(Short problem 1):
Answer these from the article about the Lakota Nations Education Conference, each on its own line:
(a) How many of the Red Lake School District's teachers are Native American?
(b) How many students left the district after the 2005 shooting?
(c) How many clans does Red Lake have?
(Short problem 2): Repeat word for word the part of the article about the Lakota Nations Education Conference starting at "In 2005, the" and ending at "left the district.".

(Passage to read):
Mo Brings Plenty of Yellowstone revisits the Lakota Nations Education Conference
RAPID CITY – The 48th Annual Lakota Education Conference drew large crowds to the Best Western Ramkota last week. At the helm of the conference were founders Maurice Twiss and Terri Jo Gibbon, who continue to excel at bringing together presenters who offer meaningful educational solutions for school challenges across Indian Country.
One such presenter was Brent Gish, who has spent more than forty years in public education serving the students and families of the White Earth Ojibwe and Red Lake Ojibwe Nations in northern Minnesota. The Red Lake School District includes a middle school and high school serving more than 1,400 students with 165 teachers—30 of whom are Native American— along with 130 support staff. It is the district with the highest number of Native American teachers in Minnesota.
In 2005, the Red Lake School District experienced a devastating active shooter incident. Ten people were killed, beginning at the gunman’s private residence where he murdered his grandfather, his grandfather’s partner, and a police sergeant. At Red Lake High School, he killed seven more people—five students, a teacher, and an unarmed security guard. In the aftermath, 221 students left the district.
“It was my goal as Interim Superintendent to bring those children back,” Gish said. “We are laying a better foundation—no blame, no shame, no finger-pointing— because it needs to be our responsibility.”
Following the tragedy, the district set a goal to become a high performing school grounded in Ojibwe language, art, and culture. Gish emphasized that parent engagement is crucial to student development and that tribal leadership must be part of the process.
“Strategic planning too often sits on a desk and collects dust,” he said. “We used to plan for three to five years. Now we plan for five to seven years to ensure implementation and success.”
Red Lake has seven clans, each with a hereditary chief, and only federal or tribal governments have jurisdiction. Gish requested monthly reports to Tribal Council regarding students who were not attending school.
“Tribal Council thought I was dumping the problem on them,” he said. “Parents get frustrated too—they tell me they can’t get their kids up in the morning or get them to school.”
The district adopted a culturally grounded approach, but collaboration with Tribal Council was essential.
Heroes emerged from the school shooting. One student attempted to tackle the shooter and was shot in the head. He survived but lives with paralysis. “Seeing him hold his diploma at graduation was great,” Gish said.
After the incident, the State of Minnesota, Indian Health Service, and Tribal Health offered full support. Teachers, principals, paraprofessionals, and even bus drivers worked together to show students they were cared for.
“A bus driver is the first person a student sees,” Gish explained. “They can make or break that student’s day.” He contrasted negative greetings with positive ones that show genuine care.

(Record list):
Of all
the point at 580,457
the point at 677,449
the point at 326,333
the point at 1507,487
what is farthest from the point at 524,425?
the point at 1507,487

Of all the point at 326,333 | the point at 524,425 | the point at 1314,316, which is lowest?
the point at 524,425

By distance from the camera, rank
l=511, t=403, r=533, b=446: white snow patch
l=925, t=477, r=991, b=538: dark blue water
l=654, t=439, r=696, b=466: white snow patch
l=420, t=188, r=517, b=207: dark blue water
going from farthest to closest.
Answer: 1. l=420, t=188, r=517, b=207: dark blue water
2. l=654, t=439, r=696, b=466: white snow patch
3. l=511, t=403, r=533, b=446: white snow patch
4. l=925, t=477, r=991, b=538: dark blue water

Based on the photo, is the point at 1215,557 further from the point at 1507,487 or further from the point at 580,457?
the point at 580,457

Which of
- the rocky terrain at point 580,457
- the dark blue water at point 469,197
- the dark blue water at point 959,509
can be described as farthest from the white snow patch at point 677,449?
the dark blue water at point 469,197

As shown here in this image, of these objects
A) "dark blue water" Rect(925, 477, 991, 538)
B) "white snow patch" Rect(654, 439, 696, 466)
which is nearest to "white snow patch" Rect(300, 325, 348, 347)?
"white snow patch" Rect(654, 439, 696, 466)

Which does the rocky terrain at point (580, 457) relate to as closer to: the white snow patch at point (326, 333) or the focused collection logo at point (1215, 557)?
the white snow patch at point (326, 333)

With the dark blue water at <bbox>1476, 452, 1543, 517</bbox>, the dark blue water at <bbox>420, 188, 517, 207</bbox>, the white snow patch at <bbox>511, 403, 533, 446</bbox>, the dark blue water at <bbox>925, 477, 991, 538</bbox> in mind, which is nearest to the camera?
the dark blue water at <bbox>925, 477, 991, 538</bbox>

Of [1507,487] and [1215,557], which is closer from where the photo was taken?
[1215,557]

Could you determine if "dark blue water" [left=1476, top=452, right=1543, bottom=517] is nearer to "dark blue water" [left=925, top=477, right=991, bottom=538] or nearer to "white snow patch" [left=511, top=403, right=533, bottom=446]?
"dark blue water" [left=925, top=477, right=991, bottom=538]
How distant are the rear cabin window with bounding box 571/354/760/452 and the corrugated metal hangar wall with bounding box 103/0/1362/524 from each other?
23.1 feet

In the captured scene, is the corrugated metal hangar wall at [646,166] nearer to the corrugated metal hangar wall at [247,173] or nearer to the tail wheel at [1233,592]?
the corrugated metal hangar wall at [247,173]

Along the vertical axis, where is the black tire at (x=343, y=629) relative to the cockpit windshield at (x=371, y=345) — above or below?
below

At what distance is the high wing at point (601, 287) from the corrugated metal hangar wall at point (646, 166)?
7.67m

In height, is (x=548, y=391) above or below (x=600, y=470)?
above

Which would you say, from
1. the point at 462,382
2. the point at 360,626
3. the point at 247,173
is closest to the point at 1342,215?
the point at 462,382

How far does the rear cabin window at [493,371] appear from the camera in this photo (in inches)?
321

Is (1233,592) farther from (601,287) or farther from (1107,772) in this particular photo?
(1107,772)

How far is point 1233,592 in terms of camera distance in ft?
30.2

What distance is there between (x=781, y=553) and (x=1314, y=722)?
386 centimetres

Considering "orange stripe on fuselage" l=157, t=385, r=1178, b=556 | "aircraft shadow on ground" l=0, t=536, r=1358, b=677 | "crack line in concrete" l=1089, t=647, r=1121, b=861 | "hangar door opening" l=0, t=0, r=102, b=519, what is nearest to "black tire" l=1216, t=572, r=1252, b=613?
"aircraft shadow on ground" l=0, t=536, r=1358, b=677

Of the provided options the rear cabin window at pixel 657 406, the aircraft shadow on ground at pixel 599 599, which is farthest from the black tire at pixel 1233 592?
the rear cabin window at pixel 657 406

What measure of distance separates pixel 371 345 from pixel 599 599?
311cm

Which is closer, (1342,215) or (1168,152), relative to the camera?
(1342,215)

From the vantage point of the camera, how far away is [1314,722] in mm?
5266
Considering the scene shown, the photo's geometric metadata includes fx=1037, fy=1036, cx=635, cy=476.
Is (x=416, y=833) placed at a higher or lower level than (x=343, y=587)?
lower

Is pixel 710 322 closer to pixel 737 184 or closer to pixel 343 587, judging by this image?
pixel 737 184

(Written reply 1):
(a) 30
(b) 221
(c) Seven

(Written reply 2):
In 2005, the Red Lake School District experienced a devastating active shooter incident. Ten people were killed, beginning at the gunman’s private residence where he murdered his grandfather, his grandfather’s partner, and a police sergeant. At Red Lake High School, he killed seven more people—five students, a teacher, and an unarmed security guard. In the aftermath, 221 students left the district.